_本文:_
┏━━
〇10年を経て橋下改革の成果が次々に”見える化”

 「最近の大阪は元気になった」「街が綺麗になった」とよくいわれる。確かにこの10年で大阪は大きく変わった。市営地下鉄は料金を値下げし終電を延長。さらに2018年春に民営化した。府立大と市立大も統合され、都立大を抜き、全国最大の公立大学になった。ブルーテントが並んでいた天王寺公園は芝生広場に変わり、子供たちが歓声をあげる。寂しかった大阪城公園は観光客でにぎわい、街では2025年の万博に向けた準備が始まる。大阪もコロナ禍に苦しむ。だが吉村知事と松井市長のリーダーシップのもと町全体で苦難を乗り切ろうという意欲がみなぎる。最近の大阪は近年になく明るい。この背景には間違いなくこの10年大阪府と大阪市の行政を預かってきた維新の各種改革があるだろう。維新は地域政党といういわば新業態だ。よその地域の人にはなかなか理解しにくい。だが維新はこの10年、府知事と大阪市長のポストをおさえ、また両議会の筆頭政党となって大都市大阪の経営改革を進めてきた。そしてその成果が今、見えつつある。

〇自民党の改革派が”スピンアウト”して誕生

 10年前、大阪はどん底の状態だった。失業率が高く、生活保護の受給者が年々増加。ひったくりなどの犯罪が頻発し、子供たちの学力も低かった。しかし大阪府も大阪市も深刻な財政難だった。じり貧が明らかだったが改革が始まらない。そんな大阪を何とかしようと2010年、松井市長(当時府議)が橋下徹氏(当時知事)や浅田均氏(現参議院議員)らと立ち上げたのが維新である。しばしば自民党に政策が似ているといわれるが自民党員がスピンアウトしたのだから似て当然だろう。そもそも維新は大阪ではこの約10年、ずっと与党であり、国政における自民に匹敵する存在である。だから安倍さんや菅さんも大阪維新とは特別の対話チャネルをキープしてきたのだろう。
┗━━
_課題 A:_
本文に基づき、次の問いに答えてください。
(i) 府立大と市立大の統合によって、どのような大学になりましたか。
(ii) 市営地下鉄が民営化されたのはいつですか。
(iii) 維新が立ち上げられたのは何年ですか。
_課題 B:_
本文のうち、「10年前、大阪はどん底の状態」で始まり「ルをキープしてきたのだろう。」で終わる部分を、一字一句違えずに書き写してください。
次に続く記録は、本文とは別の資料です。

空間に関する質問集の記録
┏━━
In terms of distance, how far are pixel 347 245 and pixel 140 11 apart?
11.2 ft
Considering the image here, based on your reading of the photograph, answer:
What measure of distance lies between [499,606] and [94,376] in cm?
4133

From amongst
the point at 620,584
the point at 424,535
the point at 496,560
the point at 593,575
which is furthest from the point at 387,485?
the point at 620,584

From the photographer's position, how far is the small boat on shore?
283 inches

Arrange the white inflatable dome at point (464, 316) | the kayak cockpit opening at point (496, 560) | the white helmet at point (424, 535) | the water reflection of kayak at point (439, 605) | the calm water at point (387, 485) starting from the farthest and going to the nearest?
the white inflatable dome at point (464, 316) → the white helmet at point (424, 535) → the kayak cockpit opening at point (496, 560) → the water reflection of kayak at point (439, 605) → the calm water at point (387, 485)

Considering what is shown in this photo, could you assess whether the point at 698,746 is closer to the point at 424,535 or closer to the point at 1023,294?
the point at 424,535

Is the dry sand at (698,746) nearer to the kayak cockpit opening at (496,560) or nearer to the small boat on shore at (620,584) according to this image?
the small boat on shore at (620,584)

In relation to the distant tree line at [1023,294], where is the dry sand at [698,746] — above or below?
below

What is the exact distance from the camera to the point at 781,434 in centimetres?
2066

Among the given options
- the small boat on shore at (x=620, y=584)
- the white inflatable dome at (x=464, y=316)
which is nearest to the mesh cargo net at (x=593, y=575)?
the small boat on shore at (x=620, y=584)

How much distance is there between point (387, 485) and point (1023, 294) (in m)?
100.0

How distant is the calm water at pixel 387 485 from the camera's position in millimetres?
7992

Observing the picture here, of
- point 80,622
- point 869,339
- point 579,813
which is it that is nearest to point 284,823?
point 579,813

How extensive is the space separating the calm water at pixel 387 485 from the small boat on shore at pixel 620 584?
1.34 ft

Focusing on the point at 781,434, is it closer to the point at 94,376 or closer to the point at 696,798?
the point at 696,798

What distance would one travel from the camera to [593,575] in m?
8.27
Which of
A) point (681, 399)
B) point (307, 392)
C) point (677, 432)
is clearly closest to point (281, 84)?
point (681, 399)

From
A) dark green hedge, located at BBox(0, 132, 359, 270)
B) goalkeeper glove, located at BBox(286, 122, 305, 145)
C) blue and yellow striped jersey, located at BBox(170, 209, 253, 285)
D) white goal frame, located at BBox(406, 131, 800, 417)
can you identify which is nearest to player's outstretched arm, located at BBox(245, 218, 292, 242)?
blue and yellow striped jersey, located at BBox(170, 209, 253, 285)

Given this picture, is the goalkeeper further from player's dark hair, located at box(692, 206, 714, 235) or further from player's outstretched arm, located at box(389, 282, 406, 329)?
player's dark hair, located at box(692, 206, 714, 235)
┗━━
_解答 A:_
(i) 都立大を抜き、全国最大の公立大学になりました。
(ii) 2018年春です。
(iii) 2010年です。

_解答 B:_
10年前、大阪はどん底の状態だった。失業率が高く、生活保護の受給者が年々増加。ひったくりなどの犯罪が頻発し、子供たちの学力も低かった。しかし大阪府も大阪市も深刻な財政難だった。じり貧が明らかだったが改革が始まらない。そんな大阪を何とかしようと2010年、松井市長(当時府議)が橋下徹氏(当時知事)や浅田均氏(現参議院議員)らと立ち上げたのが維新である。しばしば自民党に政策が似ているといわれるが自民党員がスピンアウトしたのだから似て当然だろう。そもそも維新は大阪ではこの約10年、ずっと与党であり、国政における自民に匹敵する存在である。だから安倍さんや菅さんも大阪維新とは特別の対話チャネルをキープしてきたのだろう。